One of three accepted entries of Michelle Leivan's in the Kansans Paint Kansas Competition

Topeka Art Guild & Gallery Hosts it’s Annual “Kansans Paint Kansas” Fund Raiser and Art Competition
A juried competition, open to Kansas artists and students.

 

Kansas artists come together in a collective art exhibit to benefit one of the biggest supporters of the arts in the North East Kansas area.

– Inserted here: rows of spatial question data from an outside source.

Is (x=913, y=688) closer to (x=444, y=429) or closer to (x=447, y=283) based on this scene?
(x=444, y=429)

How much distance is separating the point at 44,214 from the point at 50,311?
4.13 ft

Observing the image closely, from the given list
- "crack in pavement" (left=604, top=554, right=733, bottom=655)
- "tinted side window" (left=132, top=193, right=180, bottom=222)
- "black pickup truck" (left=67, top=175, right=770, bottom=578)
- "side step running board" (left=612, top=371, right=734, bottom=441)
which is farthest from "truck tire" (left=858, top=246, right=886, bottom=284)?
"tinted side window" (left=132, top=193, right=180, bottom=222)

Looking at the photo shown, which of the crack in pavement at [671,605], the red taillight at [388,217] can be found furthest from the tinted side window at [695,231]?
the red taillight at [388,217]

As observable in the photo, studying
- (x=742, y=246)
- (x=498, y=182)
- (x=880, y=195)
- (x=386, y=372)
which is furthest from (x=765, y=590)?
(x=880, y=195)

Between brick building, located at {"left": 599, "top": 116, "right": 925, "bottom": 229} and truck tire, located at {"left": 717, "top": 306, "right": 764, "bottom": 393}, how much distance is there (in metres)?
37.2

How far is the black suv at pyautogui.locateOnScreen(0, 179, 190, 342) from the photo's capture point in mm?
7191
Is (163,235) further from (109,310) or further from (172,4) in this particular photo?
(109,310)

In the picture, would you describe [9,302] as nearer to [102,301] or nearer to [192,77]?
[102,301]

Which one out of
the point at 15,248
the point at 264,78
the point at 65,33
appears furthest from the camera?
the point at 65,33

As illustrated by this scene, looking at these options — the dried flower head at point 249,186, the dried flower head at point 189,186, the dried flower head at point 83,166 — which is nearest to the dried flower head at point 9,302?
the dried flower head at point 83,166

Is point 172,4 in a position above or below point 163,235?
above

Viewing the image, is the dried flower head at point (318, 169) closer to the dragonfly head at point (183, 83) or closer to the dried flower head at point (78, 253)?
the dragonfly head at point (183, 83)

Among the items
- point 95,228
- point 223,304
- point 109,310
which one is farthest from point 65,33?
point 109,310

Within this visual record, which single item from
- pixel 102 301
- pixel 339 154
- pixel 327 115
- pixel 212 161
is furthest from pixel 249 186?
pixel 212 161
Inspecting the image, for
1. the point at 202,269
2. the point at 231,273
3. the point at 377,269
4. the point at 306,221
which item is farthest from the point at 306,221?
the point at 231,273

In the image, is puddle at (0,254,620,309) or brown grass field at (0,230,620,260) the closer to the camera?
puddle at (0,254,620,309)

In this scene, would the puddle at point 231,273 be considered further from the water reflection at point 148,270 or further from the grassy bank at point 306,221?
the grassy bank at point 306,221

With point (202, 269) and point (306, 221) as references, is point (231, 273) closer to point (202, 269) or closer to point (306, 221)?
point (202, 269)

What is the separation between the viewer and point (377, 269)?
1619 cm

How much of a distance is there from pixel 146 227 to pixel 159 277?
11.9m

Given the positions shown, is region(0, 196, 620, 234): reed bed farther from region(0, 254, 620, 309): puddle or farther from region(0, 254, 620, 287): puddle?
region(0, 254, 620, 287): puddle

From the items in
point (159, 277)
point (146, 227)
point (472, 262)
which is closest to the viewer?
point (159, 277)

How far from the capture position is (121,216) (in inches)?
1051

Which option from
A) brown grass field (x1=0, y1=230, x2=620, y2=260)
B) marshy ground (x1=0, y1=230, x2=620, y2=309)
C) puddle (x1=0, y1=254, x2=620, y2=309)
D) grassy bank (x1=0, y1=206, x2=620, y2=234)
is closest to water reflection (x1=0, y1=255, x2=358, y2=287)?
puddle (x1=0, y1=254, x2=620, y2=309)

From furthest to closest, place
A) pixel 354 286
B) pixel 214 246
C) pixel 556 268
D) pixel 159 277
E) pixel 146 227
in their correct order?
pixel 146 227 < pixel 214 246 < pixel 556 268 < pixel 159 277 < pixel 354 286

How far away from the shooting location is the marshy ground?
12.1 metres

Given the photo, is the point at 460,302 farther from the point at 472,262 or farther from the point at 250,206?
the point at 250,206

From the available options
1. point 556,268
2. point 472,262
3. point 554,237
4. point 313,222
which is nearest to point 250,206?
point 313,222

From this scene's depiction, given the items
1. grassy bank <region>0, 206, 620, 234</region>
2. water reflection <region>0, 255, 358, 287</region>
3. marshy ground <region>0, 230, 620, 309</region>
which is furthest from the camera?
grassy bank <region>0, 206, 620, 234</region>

Statewide artists submitted Kansas inspired subject matter to be included for consideration in this juried competition. Both traditional and progressive art mediums are represented from artists in all levels of their career. All juried entries are available for sale providing an opportunity to buy art from Kansas artists as well as support the oldest continuing art organization in the City of Topeka. This exhibit was jurored by Judith Mackey an award winning a professional artist of 40 years and a native Kansan who resides in the Flint Hills of Kansas, paints

what she is most familiar with—landscapes of the prairie, working cowboys and the ranch life that surrounds her rural Chase County home. She agreed to judge our newest show, Kansans Paint Kansas. The Topeka Art Guild is grateful for her giving her time and expertise to our big fundraising event. It is an honor to have her participate.



Judith will be showing some of her paintings in the gallery along with the Kansans Paint Kansas show. If you haven’t seen her work before this will be a great opportunity for you to see beautiful Kansas art by Mackey and other members of the Topeka Art Guild.



Opening Reception for Kansans Paint Kansas will be held on Friday October 7, 2011 from 5 - 8pm during the First Friday Art Walk, juror Judith Mackey will be present. The Topeka Art Guild Gallery is located at 5331 SW 22nd Place, Topeka, KS 66614 at Fairlawn Shopping Plaza. This event is free to the public and will continue through November 2011.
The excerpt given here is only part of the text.